**Your objective**
Every record that follows must be given again exactly.

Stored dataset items
····················
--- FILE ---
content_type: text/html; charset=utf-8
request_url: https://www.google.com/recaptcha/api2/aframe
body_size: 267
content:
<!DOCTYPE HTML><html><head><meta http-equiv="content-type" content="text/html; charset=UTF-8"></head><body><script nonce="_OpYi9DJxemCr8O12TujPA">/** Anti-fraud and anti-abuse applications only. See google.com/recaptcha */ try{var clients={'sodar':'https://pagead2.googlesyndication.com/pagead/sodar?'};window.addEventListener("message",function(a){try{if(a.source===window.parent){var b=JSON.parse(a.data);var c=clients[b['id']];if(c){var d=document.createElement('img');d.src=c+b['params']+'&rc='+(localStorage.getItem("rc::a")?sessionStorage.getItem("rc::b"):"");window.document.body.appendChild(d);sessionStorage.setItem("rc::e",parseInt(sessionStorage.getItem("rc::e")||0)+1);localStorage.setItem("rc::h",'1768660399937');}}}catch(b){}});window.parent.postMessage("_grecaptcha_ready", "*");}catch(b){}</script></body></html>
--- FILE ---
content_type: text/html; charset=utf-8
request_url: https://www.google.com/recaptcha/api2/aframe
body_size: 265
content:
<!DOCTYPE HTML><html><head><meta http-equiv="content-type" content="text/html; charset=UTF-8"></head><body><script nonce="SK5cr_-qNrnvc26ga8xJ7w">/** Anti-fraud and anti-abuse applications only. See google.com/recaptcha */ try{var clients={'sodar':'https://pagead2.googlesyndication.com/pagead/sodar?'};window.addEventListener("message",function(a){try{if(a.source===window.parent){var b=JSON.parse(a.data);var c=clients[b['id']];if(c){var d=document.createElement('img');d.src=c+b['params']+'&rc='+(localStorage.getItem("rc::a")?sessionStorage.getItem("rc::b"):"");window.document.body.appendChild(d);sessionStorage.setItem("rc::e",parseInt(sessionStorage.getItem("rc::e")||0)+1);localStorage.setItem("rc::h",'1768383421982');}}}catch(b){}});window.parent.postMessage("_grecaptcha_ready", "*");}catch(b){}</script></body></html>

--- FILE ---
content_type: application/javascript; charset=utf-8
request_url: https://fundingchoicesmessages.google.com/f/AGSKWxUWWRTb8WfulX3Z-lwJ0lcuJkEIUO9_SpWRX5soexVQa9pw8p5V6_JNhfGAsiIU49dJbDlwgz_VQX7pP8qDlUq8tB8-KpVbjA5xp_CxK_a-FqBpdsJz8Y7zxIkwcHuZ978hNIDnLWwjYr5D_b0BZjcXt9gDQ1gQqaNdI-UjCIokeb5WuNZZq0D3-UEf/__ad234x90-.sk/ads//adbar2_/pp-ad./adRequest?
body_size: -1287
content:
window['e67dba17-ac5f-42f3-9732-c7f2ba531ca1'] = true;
····················
**Written solution**
--- FILE ---
content_type: text/html; charset=utf-8
request_url: https://www.google.com/recaptcha/api2/aframe
body_size: 267
content:
<!DOCTYPE HTML><html><head><meta http-equiv="content-type" content="text/html; charset=UTF-8"></head><body><script nonce="_OpYi9DJxemCr8O12TujPA">/** Anti-fraud and anti-abuse applications only. See google.com/recaptcha */ try{var clients={'sodar':'https://pagead2.googlesyndication.com/pagead/sodar?'};window.addEventListener("message",function(a){try{if(a.source===window.parent){var b=JSON.parse(a.data);var c=clients[b['id']];if(c){var d=document.createElement('img');d.src=c+b['params']+'&rc='+(localStorage.getItem("rc::a")?sessionStorage.getItem("rc::b"):"");window.document.body.appendChild(d);sessionStorage.setItem("rc::e",parseInt(sessionStorage.getItem("rc::e")||0)+1);localStorage.setItem("rc::h",'1768660399937');}}}catch(b){}});window.parent.postMessage("_grecaptcha_ready", "*");}catch(b){}</script></body></html>
--- FILE ---
content_type: text/html; charset=utf-8
request_url: https://www.google.com/recaptcha/api2/aframe
body_size: 265
content:
<!DOCTYPE HTML><html><head><meta http-equiv="content-type" content="text/html; charset=UTF-8"></head><body><script nonce="SK5cr_-qNrnvc26ga8xJ7w">/** Anti-fraud and anti-abuse applications only. See google.com/recaptcha */ try{var clients={'sodar':'https://pagead2.googlesyndication.com/pagead/sodar?'};window.addEventListener("message",function(a){try{if(a.source===window.parent){var b=JSON.parse(a.data);var c=clients[b['id']];if(c){var d=document.createElement('img');d.src=c+b['params']+'&rc='+(localStorage.getItem("rc::a")?sessionStorage.getItem("rc::b"):"");window.document.body.appendChild(d);sessionStorage.setItem("rc::e",parseInt(sessionStorage.getItem("rc::e")||0)+1);localStorage.setItem("rc::h",'1768383421982');}}}catch(b){}});window.parent.postMessage("_grecaptcha_ready", "*");}catch(b){}</script></body></html>

--- FILE ---
content_type: application/javascript; charset=utf-8
request_url: https://fundingchoicesmessages.google.com/f/AGSKWxUWWRTb8WfulX3Z-lwJ0lcuJkEIUO9_SpWRX5soexVQa9pw8p5V6_JNhfGAsiIU49dJbDlwgz_VQX7pP8qDlUq8tB8-KpVbjA5xp_CxK_a-FqBpdsJz8Y7zxIkwcHuZ978hNIDnLWwjYr5D_b0BZjcXt9gDQ1gQqaNdI-UjCIokeb5WuNZZq0D3-UEf/__ad234x90-.sk/ads//adbar2_/pp-ad./adRequest?
body_size: -1287
content:
window['e67dba17-ac5f-42f3-9732-c7f2ba531ca1'] = true;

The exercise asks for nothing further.